Discussion in 'General Airgun Chat' started by DeanB, Feb 7, 2019.
No worries - it's always (usually ) interesting to discuss this stuff - I find Jim's a great bloke to talk to on such subjects. Hello Jim if you're reading
Another couple of factors to chuck in to complicate matters are transfer port flow area (you often can't assume simple constant pressure then pure expansion once the valve has shut, as a smaller than ideal transfer port will choke flow and drop mean barrel pressure even when the valve is still open) and striker bounce. We can calculate how much air a gun uses "per shot", however this doesn't take into account that maybe only 60-70% of that amount is actually involved in pushing the pellet down the barrel; the rest being released once the pellet is long gone as the striker oscillates against the valve creating numerous subsequent valve actuations and "firing events".
This brings us nicely onto Bob's Airwolf. As much as I'm no fan of the brand, one thing Daystate got bob on with their electronic striker system is its total elimination of striker bounce; making the guns very air efficient. it must also be remembered however that you can't simply compare two guns on pressure drop per shot, since cylinder capacity makes all the difference and in this case the Airwolf has a pretty significant (400cc?) cylinder hanging off the front.
A crude efficiency yardstick I've used for a while is "bar.cc/shot" or even better "bar.cc/ftlb". Assuming Bob's Airwolf is doing around 11.5ftlb and has a 400cc cylinder, this would suggest an air usage, from 0.3bar/shot, of 0.3*400/11.5=10.43bar.cc/ftlb. Comparing this to a typical AA 400 series that gives say 80 good shots at 11.5ftlb over a 65bar pressure drop from a 215cc cylinder capacity gives (65/80)*215/11.5=15.2bar.cc/ftlb..
This indicating that the Airwolf is using around 2/3rds the air per shot that the 400 series - not to be sniffed at!
Of course with your equation for calculating the potential energy of the pressurised gas we can view these characteristics as actual efficiencies rather than abstract units that only make sense for comparison to each other.
All good fun
I always thought it is how many pages of the yellow pages the pellet goes through is how you estimate the muzzle energy !!!!!!!!!! well you learn something new everyday.

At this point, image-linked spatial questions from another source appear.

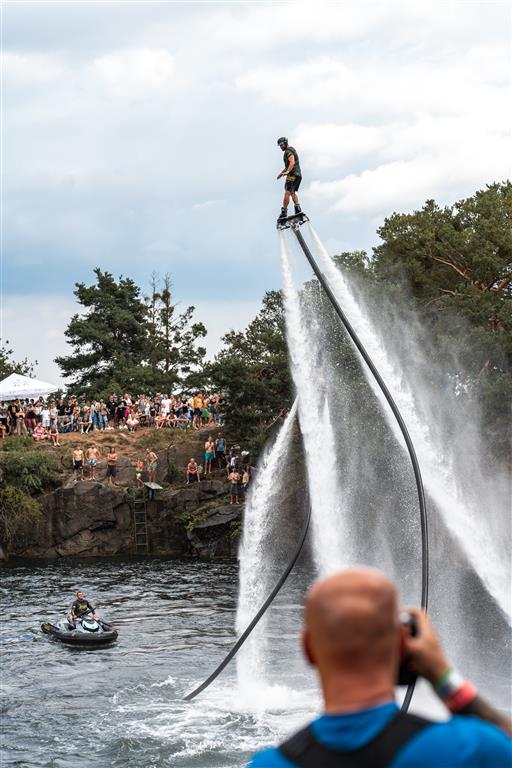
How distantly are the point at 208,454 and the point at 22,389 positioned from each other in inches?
457

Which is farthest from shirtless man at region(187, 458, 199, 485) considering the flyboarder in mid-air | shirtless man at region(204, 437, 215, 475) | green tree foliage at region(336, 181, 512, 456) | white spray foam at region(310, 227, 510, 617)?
the flyboarder in mid-air

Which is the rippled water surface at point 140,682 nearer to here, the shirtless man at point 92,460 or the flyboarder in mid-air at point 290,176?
the shirtless man at point 92,460

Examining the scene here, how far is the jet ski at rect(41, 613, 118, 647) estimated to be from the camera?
3475 cm

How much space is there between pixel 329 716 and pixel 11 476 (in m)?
55.7

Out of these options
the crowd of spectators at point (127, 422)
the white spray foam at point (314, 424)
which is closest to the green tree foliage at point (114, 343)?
the crowd of spectators at point (127, 422)

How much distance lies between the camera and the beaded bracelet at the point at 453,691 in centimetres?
322

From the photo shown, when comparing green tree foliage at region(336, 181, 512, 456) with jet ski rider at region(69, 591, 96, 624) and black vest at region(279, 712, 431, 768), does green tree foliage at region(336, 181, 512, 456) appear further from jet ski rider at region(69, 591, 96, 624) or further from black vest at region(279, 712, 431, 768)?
black vest at region(279, 712, 431, 768)

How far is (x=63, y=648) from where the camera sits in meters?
34.8

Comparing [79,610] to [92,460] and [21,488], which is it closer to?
[21,488]

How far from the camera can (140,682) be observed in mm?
29703

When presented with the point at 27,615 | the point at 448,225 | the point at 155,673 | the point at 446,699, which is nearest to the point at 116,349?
the point at 448,225

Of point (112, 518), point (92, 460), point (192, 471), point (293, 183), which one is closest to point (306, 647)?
point (293, 183)

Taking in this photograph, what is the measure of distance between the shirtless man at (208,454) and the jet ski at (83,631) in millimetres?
22601

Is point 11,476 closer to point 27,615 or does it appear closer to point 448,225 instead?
point 27,615
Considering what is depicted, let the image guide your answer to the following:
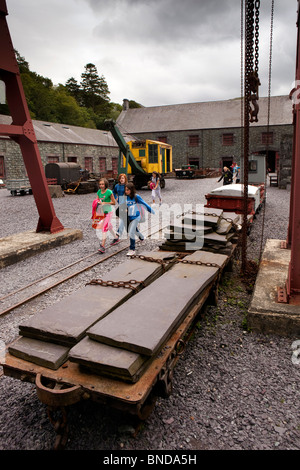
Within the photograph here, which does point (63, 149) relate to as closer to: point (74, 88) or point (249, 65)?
point (249, 65)

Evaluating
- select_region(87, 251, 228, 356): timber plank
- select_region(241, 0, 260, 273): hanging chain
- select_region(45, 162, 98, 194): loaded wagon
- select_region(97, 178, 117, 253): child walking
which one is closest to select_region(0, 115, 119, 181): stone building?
select_region(45, 162, 98, 194): loaded wagon

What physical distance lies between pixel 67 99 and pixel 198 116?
25.8 metres

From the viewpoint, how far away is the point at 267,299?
15.2ft

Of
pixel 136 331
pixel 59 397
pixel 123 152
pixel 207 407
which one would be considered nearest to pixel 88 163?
pixel 123 152

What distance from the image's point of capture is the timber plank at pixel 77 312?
2945mm

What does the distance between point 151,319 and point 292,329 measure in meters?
2.22

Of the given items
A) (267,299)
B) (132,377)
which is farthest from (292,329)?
(132,377)

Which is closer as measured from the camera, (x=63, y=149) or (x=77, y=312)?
(x=77, y=312)

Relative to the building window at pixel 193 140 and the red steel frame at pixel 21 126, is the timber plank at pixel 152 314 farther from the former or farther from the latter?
the building window at pixel 193 140

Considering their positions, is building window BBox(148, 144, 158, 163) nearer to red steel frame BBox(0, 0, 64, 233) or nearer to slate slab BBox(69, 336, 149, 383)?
red steel frame BBox(0, 0, 64, 233)

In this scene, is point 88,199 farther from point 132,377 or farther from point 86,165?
point 132,377

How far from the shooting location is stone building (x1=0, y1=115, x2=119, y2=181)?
2656 centimetres

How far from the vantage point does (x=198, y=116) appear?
4047 centimetres
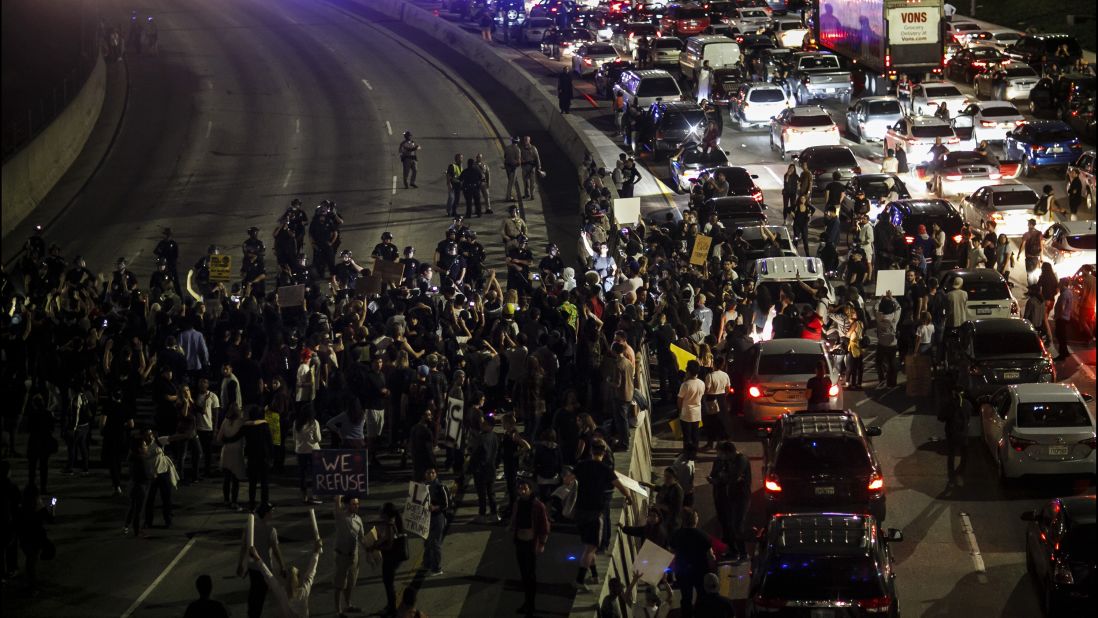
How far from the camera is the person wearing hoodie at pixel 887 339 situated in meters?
24.7

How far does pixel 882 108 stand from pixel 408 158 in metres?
13.6

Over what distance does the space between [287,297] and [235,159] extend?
2355 centimetres

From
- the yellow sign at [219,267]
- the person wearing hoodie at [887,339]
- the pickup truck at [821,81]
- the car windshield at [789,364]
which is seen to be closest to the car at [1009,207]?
the person wearing hoodie at [887,339]

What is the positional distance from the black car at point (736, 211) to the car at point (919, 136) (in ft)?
25.4

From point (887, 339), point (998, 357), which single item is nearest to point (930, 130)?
point (887, 339)

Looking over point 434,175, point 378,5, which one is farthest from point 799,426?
point 378,5

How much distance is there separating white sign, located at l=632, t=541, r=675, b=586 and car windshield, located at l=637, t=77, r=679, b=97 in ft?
112

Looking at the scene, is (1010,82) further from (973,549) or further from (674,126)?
(973,549)

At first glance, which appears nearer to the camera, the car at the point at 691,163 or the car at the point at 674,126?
the car at the point at 691,163

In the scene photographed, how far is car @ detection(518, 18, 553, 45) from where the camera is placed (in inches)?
2687

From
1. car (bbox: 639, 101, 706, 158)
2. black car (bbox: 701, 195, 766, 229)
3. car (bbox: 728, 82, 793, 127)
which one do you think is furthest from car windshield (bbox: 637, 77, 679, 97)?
black car (bbox: 701, 195, 766, 229)

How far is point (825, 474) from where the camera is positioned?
18359 millimetres

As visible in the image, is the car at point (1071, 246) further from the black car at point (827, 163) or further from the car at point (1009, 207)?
the black car at point (827, 163)

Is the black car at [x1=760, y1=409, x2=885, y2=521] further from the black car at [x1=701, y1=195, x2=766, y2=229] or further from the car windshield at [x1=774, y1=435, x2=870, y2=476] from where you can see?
the black car at [x1=701, y1=195, x2=766, y2=229]
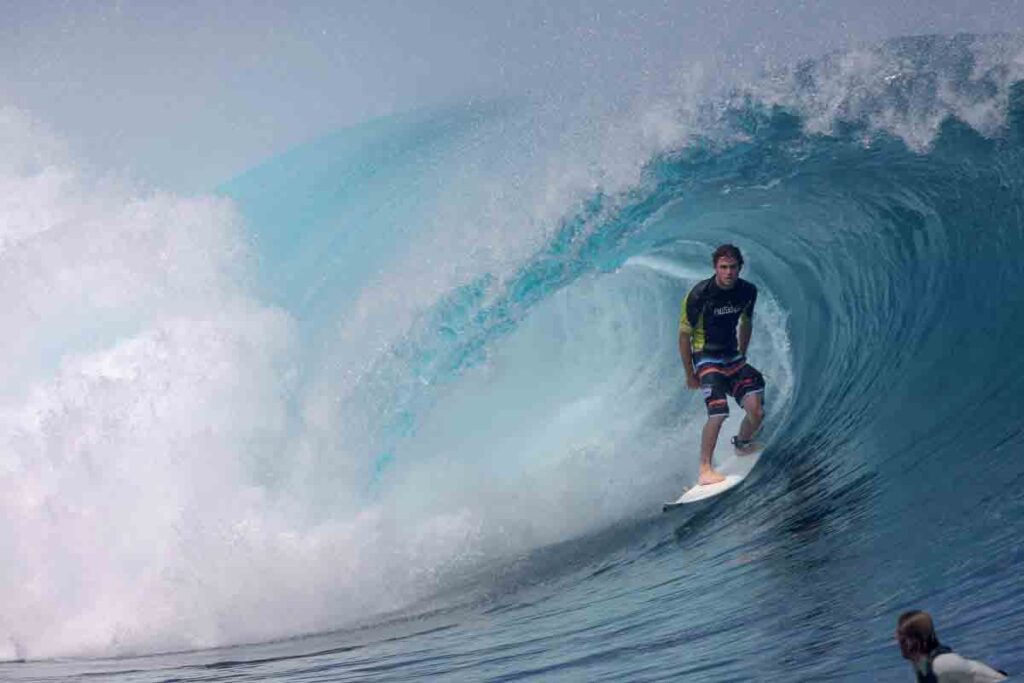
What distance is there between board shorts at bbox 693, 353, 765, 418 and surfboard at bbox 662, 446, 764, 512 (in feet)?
1.46

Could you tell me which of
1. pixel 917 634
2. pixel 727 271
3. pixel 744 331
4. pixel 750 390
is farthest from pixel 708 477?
pixel 917 634

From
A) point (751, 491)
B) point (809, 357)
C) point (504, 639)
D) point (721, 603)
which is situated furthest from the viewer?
point (809, 357)

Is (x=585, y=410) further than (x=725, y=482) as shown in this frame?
Yes

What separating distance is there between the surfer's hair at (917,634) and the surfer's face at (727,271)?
13.8 ft

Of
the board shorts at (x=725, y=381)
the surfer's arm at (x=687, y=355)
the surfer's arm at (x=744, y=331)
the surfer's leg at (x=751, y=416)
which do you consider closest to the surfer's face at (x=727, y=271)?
the surfer's arm at (x=744, y=331)

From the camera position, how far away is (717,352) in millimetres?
6984

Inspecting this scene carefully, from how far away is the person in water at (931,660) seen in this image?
245cm

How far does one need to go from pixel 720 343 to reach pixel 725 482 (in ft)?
2.87

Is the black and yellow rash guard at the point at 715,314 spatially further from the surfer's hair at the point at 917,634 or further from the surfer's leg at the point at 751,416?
the surfer's hair at the point at 917,634

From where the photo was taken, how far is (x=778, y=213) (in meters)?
10.2

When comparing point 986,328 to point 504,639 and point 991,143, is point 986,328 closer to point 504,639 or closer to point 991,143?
point 991,143

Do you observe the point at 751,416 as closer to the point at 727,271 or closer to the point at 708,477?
the point at 708,477

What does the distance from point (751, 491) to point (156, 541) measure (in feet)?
14.6

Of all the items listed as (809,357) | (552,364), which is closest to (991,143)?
(809,357)
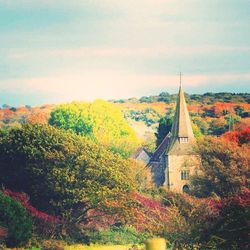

To measure how much air was used each shot, a friend once attached a deflated balloon to the muzzle of one of his Daystates, lowered the balloon into a bucket of water (to make it easier to calculate the volume of air), and dry fired the rifle. The expression 'dry fire' is perhaps inappropriate in this case, because the rapid expansion of the balloon displaced much of the water out of the bucket.
Indeed I am, Mike. Your posts are always worth reading.
Grand - nice to find you on a commonly-frequented forum!
That's an "interesting" approach to measuring the rifle's air usage - would it not just have been easier (and drier!) to have worked it out from the cylinder volume?
Where's the fun in that?
Ok scrub that one then, I guess you’d have to subtract the barrel volume as well...
Here is a link to a paper describing a model of a springer air rifle....
(PDF) Internal Ballistics of Spring Piston Airguns
I think you might need to join ResearchGate to get access to the paper.
The paper considers many of the factors identified in earlier posts and also some more.
It also references other papers that have looked at modelling air rifles.
Apologies if this paper has already been cited on STB.
And here is link to the same author's work on PCPs. Seven equations but they need to be solved numerically.
(PDF) Internal Ballistics of PCP Airguns
He has also published other work about air riles.
The maths is beyond me.
Is the answer 42?
But I do know that if you can reduce valve bounce by only changing the valve side, it might affect the hammer bounce, but it definitely uses less air. What I don't know is if it changes the recoil over a time period, ie less over longer, or more over less time. Anyway intersting stuff!